Agropecuaria y flamenca, negra y judía, siesa y sentía, cachonda y fiestera. Ya lo afirman tajantemente las investigaciones del asentamiento de la colonia fenicia de Kerne (en Essaouira) y las firmas de los platos para comer de los colonos. Hay tal variedad de escrituras que indican que la colonia estaba poblada por gentes diversas que venían de Gadir, punto de encuentro ya cien años después de la guerra de Troya. Un reflejo de lo que será siglos e invasiones sangrientas después, cuando sea la ciudad más americana de toda Europa, donde conviven genoveses, alemanes, gitanos, negros, judíos, o criptojudíos y turcos. Y tol que llegue. Habla fuerte y claro la permeable Baja Andalucía que, quieran o no muchos de aquí y de allí, forma parte de la llamada diáspora afroatlántica. Ejemplos son la Cofradía de los Negritos, los pueblos de la sierra de Huelva (Niebla) y el 15% de la población negra de Cádiz.

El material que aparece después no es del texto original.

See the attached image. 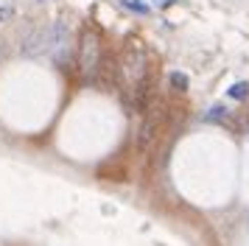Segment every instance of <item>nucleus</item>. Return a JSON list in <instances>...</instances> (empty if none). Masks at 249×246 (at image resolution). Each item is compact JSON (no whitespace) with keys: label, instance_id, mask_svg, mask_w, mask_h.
<instances>
[{"label":"nucleus","instance_id":"1","mask_svg":"<svg viewBox=\"0 0 249 246\" xmlns=\"http://www.w3.org/2000/svg\"><path fill=\"white\" fill-rule=\"evenodd\" d=\"M79 65H81V70H84V73H90V76H95V73H98V67H101V42H98V36H95L90 28L81 34Z\"/></svg>","mask_w":249,"mask_h":246},{"label":"nucleus","instance_id":"2","mask_svg":"<svg viewBox=\"0 0 249 246\" xmlns=\"http://www.w3.org/2000/svg\"><path fill=\"white\" fill-rule=\"evenodd\" d=\"M48 51L53 56V62L59 67L68 65V56H70V28L65 22H56L51 28V39H48Z\"/></svg>","mask_w":249,"mask_h":246},{"label":"nucleus","instance_id":"3","mask_svg":"<svg viewBox=\"0 0 249 246\" xmlns=\"http://www.w3.org/2000/svg\"><path fill=\"white\" fill-rule=\"evenodd\" d=\"M154 137H157V123L151 121V118H146L143 126H140V132H137V148H140V151L148 148V145L154 143Z\"/></svg>","mask_w":249,"mask_h":246},{"label":"nucleus","instance_id":"4","mask_svg":"<svg viewBox=\"0 0 249 246\" xmlns=\"http://www.w3.org/2000/svg\"><path fill=\"white\" fill-rule=\"evenodd\" d=\"M227 95L232 101H247L249 98V81H235L232 87L227 89Z\"/></svg>","mask_w":249,"mask_h":246},{"label":"nucleus","instance_id":"5","mask_svg":"<svg viewBox=\"0 0 249 246\" xmlns=\"http://www.w3.org/2000/svg\"><path fill=\"white\" fill-rule=\"evenodd\" d=\"M168 81H171V87L177 89V92H185V89H188V84H191V81H188V76H185V73H179V70H174V73L168 76Z\"/></svg>","mask_w":249,"mask_h":246},{"label":"nucleus","instance_id":"6","mask_svg":"<svg viewBox=\"0 0 249 246\" xmlns=\"http://www.w3.org/2000/svg\"><path fill=\"white\" fill-rule=\"evenodd\" d=\"M124 6H126L129 11H135V14H148V11H151L146 3H143V0H124Z\"/></svg>","mask_w":249,"mask_h":246},{"label":"nucleus","instance_id":"7","mask_svg":"<svg viewBox=\"0 0 249 246\" xmlns=\"http://www.w3.org/2000/svg\"><path fill=\"white\" fill-rule=\"evenodd\" d=\"M224 118H227L224 106H213V109H210V115H207V121H224Z\"/></svg>","mask_w":249,"mask_h":246},{"label":"nucleus","instance_id":"8","mask_svg":"<svg viewBox=\"0 0 249 246\" xmlns=\"http://www.w3.org/2000/svg\"><path fill=\"white\" fill-rule=\"evenodd\" d=\"M9 17H12V9H9V6H6V9H0V20H9Z\"/></svg>","mask_w":249,"mask_h":246},{"label":"nucleus","instance_id":"9","mask_svg":"<svg viewBox=\"0 0 249 246\" xmlns=\"http://www.w3.org/2000/svg\"><path fill=\"white\" fill-rule=\"evenodd\" d=\"M42 3H45V0H42Z\"/></svg>","mask_w":249,"mask_h":246}]
</instances>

El problema es que la diversidad o mezcolanza no siempre pertenece a la gente que deja huella en la historia, en los Archivos de Indias o en las grandes bibliotecas del saber blanco. ¿Dónde están en la historia los gitanitos del Puerto? ¿Donde las actas capitulares de su dolor? ¿Dónde los papeles que narran su historia? En una copla, en una letra, los pobres, que sufrieron más que naide. La memoria inmaterial del paso de gentes es ingente pero no se puede tocar, como tampoco se pueden acariciar las piedras de la sinagoga de Málaga, o la mezquita de Cádiz.
Hay quiénes quieren introducir esta historia oculta, enterrá, en la historia mayor del reino y dar grandeza a los herederos de los que firmaron una capitulación y luego metieron a la Inquisición y obligaban a dejar “esa puerta abierta, marrana”. Hay quien escamotea estas historias porque quiere seguir siendo el repoblador que llegó como nuevo señor. Que aún cree que puede pasearse a caballo por las dehesas con impunidad. Bien lo sabe quien ha visto la película Rocío o quien leyó La Bodega, de Blasco Ibáñez. Pero el caballo les cojea. Nunca quieren bajarse al albero, al adoquinao, estar en los patios, en las barriadas, en las tiendas de barrio, donde la gente se conoce y sabe de qué palo van quienes dicen que los otros, los que llegan, son los malos, los que vienen a quitar lo que ellos realmente quitan desde hace siglos. Pero nuestra memoria está en la música, como pueblo que ha parido una de las más globales y de más poderío. Así le respondió a los reconquistadores uno de los mejores ejemplos nuestros: Señor, que va a caballo / y no diñaba los buenos días / no daba los buenos días /si el caballo cojeara / otro gallo cantaría.